To determine the fate of phosphorothioate oligonucleotides (S-ODNs), which are commonly used for antisense strategy, in murine retina in vivo with the use of fluorescein isothiocyanate (FITC)–labeled S-ODNs, and to evaluate our fusogenic liposome system that may facilitate the delivery of S-ODNs.
The FITC-labeled S-ODNs were encapsulated in liposomes, which were then coated with the envelope of inactivated hemagglutinating virus of Japan (HVJ; Sendai virus) by fusion (HVJ liposomes). Intravitreal injection of naked FITC-labeled S-ODNs or of the HVJ liposomes was done in ICR mice. After fixation, cryosections and flat-mounted retinas were prepared and examined by fluorescence microscopy.

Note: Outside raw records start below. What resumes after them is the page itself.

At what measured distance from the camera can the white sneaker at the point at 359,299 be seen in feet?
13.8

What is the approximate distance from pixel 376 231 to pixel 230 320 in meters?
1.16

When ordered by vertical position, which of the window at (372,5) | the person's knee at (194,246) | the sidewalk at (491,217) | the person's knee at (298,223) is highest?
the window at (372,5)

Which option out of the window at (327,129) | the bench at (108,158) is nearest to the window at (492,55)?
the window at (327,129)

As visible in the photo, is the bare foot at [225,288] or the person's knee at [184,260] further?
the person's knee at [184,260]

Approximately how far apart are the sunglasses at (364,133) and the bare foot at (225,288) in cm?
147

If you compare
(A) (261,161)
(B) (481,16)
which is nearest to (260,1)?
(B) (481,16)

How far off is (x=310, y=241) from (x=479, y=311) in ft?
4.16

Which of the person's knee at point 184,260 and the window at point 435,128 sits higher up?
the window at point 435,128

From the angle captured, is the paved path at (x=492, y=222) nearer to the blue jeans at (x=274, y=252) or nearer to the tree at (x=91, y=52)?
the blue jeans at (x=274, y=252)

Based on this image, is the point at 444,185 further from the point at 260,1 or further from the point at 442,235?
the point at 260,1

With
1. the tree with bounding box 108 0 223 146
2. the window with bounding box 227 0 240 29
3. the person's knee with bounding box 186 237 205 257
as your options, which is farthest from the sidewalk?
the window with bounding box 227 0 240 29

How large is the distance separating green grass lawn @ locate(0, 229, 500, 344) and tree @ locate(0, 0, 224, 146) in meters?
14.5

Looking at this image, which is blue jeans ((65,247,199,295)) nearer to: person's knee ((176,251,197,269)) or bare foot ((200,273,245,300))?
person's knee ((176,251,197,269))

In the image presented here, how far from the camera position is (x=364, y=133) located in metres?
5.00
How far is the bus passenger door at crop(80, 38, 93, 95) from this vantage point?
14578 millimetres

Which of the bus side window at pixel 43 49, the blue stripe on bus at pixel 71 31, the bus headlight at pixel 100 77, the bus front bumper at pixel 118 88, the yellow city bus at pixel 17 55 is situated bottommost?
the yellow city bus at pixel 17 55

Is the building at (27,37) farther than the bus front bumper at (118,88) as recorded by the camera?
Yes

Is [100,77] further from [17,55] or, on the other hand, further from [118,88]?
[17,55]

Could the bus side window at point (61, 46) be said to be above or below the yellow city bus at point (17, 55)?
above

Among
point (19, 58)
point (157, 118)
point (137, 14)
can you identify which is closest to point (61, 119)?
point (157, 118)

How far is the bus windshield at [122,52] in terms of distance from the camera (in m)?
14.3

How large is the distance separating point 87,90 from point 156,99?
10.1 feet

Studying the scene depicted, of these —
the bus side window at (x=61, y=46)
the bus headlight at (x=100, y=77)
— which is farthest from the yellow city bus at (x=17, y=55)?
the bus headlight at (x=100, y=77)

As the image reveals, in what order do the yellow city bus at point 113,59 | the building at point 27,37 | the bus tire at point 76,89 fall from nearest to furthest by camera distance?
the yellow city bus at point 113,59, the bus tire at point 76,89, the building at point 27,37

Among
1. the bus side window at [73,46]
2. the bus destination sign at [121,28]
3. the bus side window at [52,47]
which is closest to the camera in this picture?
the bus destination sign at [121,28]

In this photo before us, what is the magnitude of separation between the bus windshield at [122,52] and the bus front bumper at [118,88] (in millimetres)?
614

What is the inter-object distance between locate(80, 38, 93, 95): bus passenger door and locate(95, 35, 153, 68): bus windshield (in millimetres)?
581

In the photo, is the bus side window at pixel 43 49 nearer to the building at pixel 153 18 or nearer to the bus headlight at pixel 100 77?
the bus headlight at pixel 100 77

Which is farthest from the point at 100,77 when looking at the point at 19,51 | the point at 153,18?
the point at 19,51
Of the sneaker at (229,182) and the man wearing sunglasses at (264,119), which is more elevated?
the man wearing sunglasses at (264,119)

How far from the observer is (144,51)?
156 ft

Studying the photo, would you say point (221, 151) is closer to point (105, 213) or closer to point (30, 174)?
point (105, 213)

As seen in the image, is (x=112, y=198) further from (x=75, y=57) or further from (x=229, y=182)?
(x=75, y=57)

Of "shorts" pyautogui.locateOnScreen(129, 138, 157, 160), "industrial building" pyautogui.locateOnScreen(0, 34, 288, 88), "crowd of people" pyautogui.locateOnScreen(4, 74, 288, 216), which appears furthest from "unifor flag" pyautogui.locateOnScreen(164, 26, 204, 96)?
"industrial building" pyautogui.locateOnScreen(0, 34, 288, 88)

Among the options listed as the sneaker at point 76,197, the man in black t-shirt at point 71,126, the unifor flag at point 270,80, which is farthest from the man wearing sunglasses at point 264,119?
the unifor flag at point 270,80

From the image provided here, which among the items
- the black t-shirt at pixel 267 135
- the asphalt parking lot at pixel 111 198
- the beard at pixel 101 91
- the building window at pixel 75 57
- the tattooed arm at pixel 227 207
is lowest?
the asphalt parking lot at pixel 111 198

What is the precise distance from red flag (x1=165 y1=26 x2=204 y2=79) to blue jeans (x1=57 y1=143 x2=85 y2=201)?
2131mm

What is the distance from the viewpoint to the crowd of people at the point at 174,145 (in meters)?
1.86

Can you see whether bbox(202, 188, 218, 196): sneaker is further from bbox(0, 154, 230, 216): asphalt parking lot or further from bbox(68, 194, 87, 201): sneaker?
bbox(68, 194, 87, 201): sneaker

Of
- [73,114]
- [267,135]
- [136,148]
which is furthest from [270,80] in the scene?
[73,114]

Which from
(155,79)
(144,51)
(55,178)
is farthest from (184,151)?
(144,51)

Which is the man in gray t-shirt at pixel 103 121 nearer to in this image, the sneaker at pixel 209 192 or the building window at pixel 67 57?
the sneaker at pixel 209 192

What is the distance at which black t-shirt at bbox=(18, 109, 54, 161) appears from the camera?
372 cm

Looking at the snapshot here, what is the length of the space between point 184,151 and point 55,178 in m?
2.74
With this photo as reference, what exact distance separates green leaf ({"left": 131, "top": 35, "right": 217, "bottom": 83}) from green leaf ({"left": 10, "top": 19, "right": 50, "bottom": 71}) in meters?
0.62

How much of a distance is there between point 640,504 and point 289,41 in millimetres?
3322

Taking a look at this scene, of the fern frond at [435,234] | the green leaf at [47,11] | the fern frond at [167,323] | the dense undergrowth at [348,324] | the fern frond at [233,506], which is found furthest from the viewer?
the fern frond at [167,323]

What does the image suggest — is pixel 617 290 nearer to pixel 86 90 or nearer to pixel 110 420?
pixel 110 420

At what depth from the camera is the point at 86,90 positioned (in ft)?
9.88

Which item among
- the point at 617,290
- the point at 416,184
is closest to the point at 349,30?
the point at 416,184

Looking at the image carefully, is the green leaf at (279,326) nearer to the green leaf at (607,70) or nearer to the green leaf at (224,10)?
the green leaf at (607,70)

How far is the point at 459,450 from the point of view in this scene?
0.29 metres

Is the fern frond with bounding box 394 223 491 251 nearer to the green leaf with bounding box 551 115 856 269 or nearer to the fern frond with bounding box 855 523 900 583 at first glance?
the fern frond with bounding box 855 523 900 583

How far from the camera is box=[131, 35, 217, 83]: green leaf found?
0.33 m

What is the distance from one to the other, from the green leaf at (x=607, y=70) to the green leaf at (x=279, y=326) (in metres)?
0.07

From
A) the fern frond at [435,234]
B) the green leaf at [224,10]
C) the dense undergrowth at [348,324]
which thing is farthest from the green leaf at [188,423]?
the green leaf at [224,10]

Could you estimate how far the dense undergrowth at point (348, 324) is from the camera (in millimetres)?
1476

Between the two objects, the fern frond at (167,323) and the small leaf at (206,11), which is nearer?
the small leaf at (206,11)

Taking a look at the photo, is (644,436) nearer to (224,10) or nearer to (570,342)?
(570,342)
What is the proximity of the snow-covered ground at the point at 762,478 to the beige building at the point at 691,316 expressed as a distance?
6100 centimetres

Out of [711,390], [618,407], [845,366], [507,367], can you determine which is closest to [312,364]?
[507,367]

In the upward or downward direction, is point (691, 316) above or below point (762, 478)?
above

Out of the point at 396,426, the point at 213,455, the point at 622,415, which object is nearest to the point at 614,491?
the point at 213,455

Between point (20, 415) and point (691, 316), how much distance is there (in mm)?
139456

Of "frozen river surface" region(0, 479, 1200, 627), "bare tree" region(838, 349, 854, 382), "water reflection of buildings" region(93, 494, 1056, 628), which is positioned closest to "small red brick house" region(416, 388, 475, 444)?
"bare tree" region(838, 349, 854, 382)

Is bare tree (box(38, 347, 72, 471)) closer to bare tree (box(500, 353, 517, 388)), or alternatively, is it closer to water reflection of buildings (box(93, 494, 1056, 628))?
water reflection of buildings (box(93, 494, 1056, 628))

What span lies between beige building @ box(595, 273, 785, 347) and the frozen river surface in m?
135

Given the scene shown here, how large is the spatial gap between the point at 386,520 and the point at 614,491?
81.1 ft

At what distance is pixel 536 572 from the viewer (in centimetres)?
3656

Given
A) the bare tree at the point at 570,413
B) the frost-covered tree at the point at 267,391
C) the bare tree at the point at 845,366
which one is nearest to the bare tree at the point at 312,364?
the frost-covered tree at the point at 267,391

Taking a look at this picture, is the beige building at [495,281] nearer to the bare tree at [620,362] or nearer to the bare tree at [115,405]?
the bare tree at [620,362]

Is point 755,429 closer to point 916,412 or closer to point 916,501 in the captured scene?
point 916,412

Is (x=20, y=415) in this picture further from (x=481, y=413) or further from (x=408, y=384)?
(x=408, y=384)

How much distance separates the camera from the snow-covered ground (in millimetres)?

Injection of naked FITC-labeled S-ODNs at 3 µmol/L exhibited weak fluorescence in 13% of the cells in the ganglion cell layer. When the concentration was increased to 30 µmol/L, high fluorescence was seen in 59% of cells in the ganglion cell layer at this time. This fluorescence diminished within a day. In contrast, injection of HVJ liposomes containing FITC-labeled S-ODNs at 3 µmol/L resulted in high fluorescence in 44% of the cells in the ganglion cell layer at 1 hour, and this fluorescence lasted for up to 3 days. This treatment also resulted in high fluorescence within retinal vessel walls, and weak fluorescence in photoreceptor cells.
Intravitreally injected S-ODNs were rapidly eliminated from neural retina, and the use of HVJ liposomes could improve the delivery of S-ODNs. This method may be a potentially useful system for the antisense-based therapies for retinal diseases.